How DynamoDB queries behave compared to relational databases

I wanted to write about how using Async Iterators in Node.JS can make querying DynamoDB tables more pleasant, but I got side-tracked with explaining why pagination and is more often necessary when using DynamoDB than when using relational databases.

So instead of the thing I meant to write about, here’s a refresher on how bounded and unbounded queries are treated differently by typical relational databases and DynamoDB.

Relational databases

There’s two kinds of queries to understand: unbounded and bounded.

Unbounded queries

An unbounded query is one without an explicit upper limit on the number of records, this is generally a bad idea.

As there’s always a hard limit somewhere, unbounded queries put the responsibility for enforcing the limits of the query onto the underlying database engine or hardware. In most cases, the behaviour you see with unbounded queries is they will run for as long as possible until they either complete and return all the data you requested or fail and return an error.

Small tables won’t be an issue, the query will complete quickly and return the data you want.

Queries over not too large tables will be slower than usual but will likely complete eventually and return all the data.

Large tables are where the problem lies. You run the risk of hitting timeouts (in the database client or server, or lower in the stack) or exhausting resources like available memory which would cause a query to fail and potentially affect the health of your database.

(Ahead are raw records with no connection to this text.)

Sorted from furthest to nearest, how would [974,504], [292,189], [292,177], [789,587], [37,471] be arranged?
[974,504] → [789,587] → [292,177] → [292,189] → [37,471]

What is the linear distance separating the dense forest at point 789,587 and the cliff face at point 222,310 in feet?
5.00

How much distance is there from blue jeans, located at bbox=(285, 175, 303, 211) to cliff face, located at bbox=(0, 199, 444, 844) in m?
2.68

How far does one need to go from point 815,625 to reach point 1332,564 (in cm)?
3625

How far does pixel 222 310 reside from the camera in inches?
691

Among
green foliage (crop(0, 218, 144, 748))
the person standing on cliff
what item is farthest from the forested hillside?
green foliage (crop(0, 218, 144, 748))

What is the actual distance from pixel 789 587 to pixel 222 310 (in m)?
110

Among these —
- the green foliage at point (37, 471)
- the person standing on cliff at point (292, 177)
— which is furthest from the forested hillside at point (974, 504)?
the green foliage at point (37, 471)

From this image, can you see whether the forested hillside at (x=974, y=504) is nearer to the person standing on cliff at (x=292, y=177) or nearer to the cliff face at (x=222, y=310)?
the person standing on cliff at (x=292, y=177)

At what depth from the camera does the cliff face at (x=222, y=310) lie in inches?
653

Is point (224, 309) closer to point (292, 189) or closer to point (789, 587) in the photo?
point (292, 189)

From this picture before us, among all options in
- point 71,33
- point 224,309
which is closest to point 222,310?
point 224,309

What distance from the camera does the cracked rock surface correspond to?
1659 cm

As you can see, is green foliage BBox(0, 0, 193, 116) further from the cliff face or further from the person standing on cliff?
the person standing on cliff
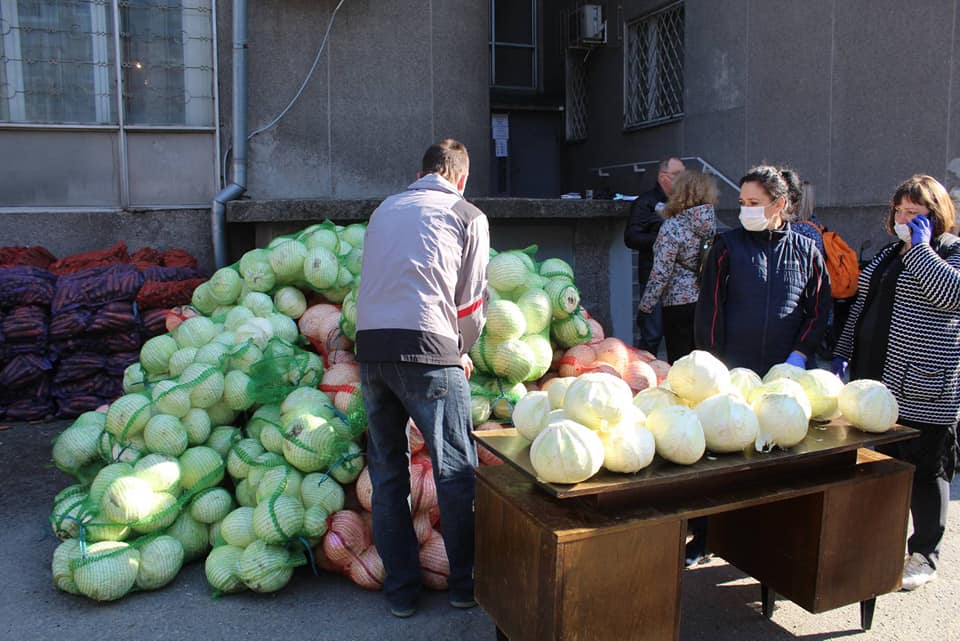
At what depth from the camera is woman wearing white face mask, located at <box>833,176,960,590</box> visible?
3680 mm

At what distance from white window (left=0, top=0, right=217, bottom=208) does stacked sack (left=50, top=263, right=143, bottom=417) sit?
1363 mm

Unbounded queries can be insidious when they are written for small tables which don’t remain small tables. As the tables accumulate data over months and years, queries start slowing down, until one day you start experiencing timeouts or out of memory issues.

Bounded queries

A bounded query is a query which you’re putting a deliberate and explicit upper limit on the number of records that will be returned by the query. In a relational database (such as PostgreSQL or SQL Server) you do this using queries with limit (or top in SQL Server), such as: select * from users limit 30

When you do that, the database behaves pretty much how you would expect it to: you ask for up to 30 rows and it will return you up to 30 rows. By being explicit in how many records you’re expecting to return, assuming you’ve chosen a reasonable limit, your query duration and resource consumption should be stable regardless of how many rows are present in the table, even as the table grows.

To summarise:

  • Bounded queries - you ask for 30 rows, the database gives you (up to) 30 rows.
  • Unbounded queries - you ask for everything, the database will give you everything or it will fail. All or nothing.

DynamoDB

DynamoDB also supports both bounded and unbounded queries, but for all queries it also applies strict constraints which make all queries bounded in a much more obvious way than relational databases.

Bounded queries can can use a Limit parameter when running a query, but unlike relational databases DynamoDB may return fewer than that limit even if there are more records available. This is a crucial difference from relational databases, and will affect how you design your application.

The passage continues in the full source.